Injury Prevention
- The hamstrings play a key role in stabilising the knee joint, as well as maintaining the hip and torso positioning.
- If the hamstrings are under-developed and quadriceps over-developed, there will be an increased injury risk to both the hamstrings directly and the knee joint.
- The hamstrings play a role in deceleration ability, which for anybody involved in high speed running sports or change of direction, this is important.
Performance
- Due to their role in hip extension and knee flexion, they are among the muscles responsible for our ability to run fast. With the glutes, they help propel you forward and also play a large role in deceleration. This means the stronger your hamstrings, the greater your ability to stop and change direction – key aspects of sports performance.
- Everyday life and activities
- Whilst we understand not everyone is interested in boosting performance for sports, greater hamstring strength offers improvements in overall posture, and makes tasks such as standing up from sitting, climbing stairs or bending down to pick things up easier.
A common complaint in the majority of the adult population are “tight, inflexible” hamstrings.
Whilst it can feel like the hamstrings are tight and need to be stretched – often this is your brain’s way of protecting the hamstrings or other joints as the muscle is not strong enough to support it in the range you want it to be (i.e lengthened). Therefore it will give the notion of “tightness”. Whilst static stretching can have it’s place, this will ultimately not build strength through range of motion and the body will continue to protect against putting your body in a vulnerable position. Therefore it is often simply weakness and instability that gives this feeling of “tightness”.

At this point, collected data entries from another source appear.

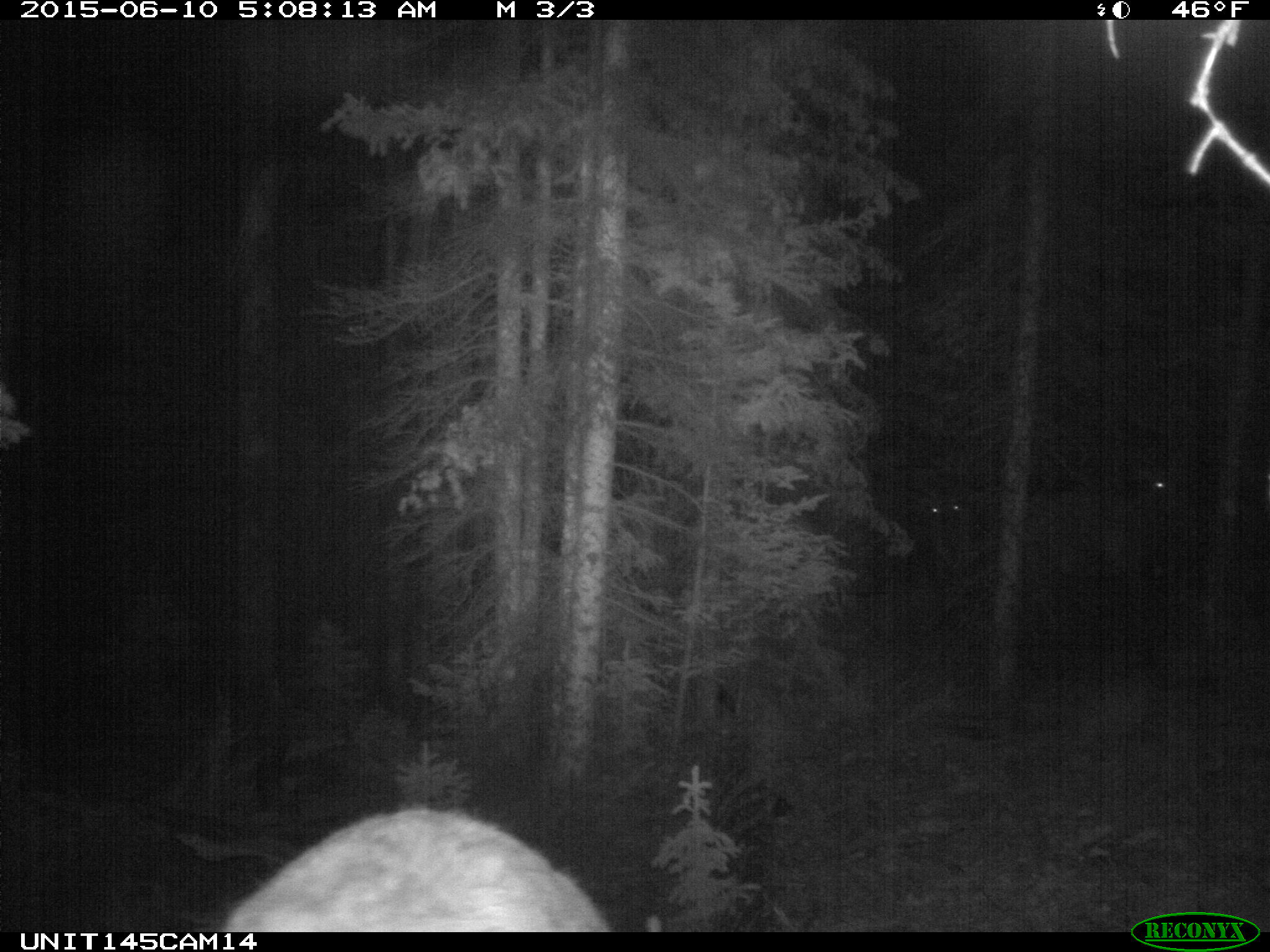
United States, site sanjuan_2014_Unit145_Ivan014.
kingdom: Animalia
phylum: Chordata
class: Mammalia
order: Artiodactyla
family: Cervidae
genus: Cervus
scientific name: Cervus elaphus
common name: red deer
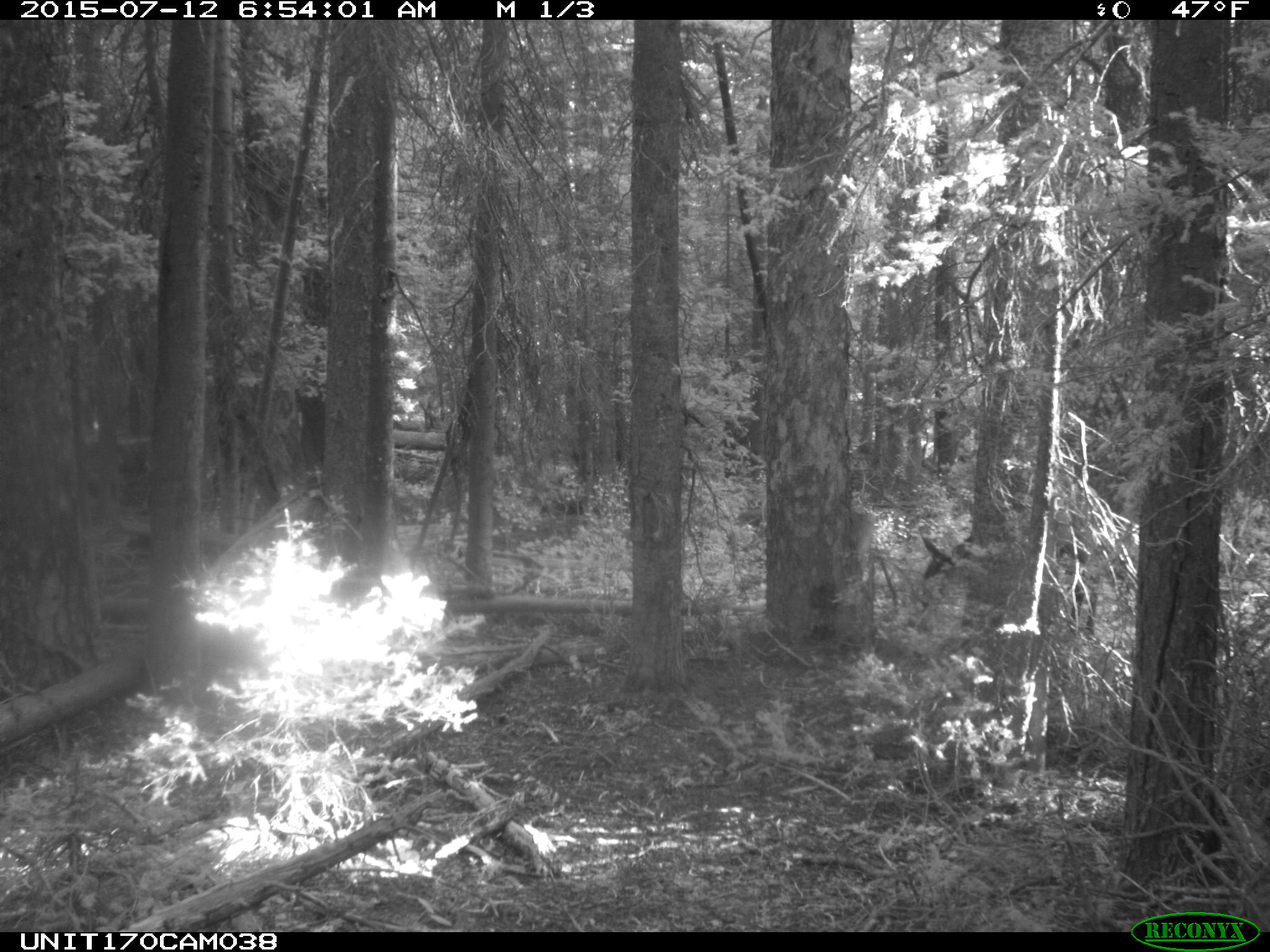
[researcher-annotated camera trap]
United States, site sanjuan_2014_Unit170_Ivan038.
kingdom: Animalia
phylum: Chordata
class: Mammalia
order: Artiodactyla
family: Cervidae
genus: Cervus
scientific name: Cervus elaphus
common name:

To then reduce this, instead of doing countless stretches, a more effective intervention is to strengthen these.
Because the hamstrings cross both the knee and hip joint, it is important to train it in different ways.
Some effective exercises that you can typically complete at home with little equipment:
- Nordic hamstring (knee flexion)
- Exercise ball hamstring curls – (knee flexion with hip extension)
- These can be done with cables, theraband or also sliders.
- This exercise adds an element of stability and core.
- Heel slides
- Romanian deadlifts (hip extension)
- Lying banded hamstring curl
There are a multitude of exercises that you can do to strengthen the hamstring, but here are just a few that load it in different ways.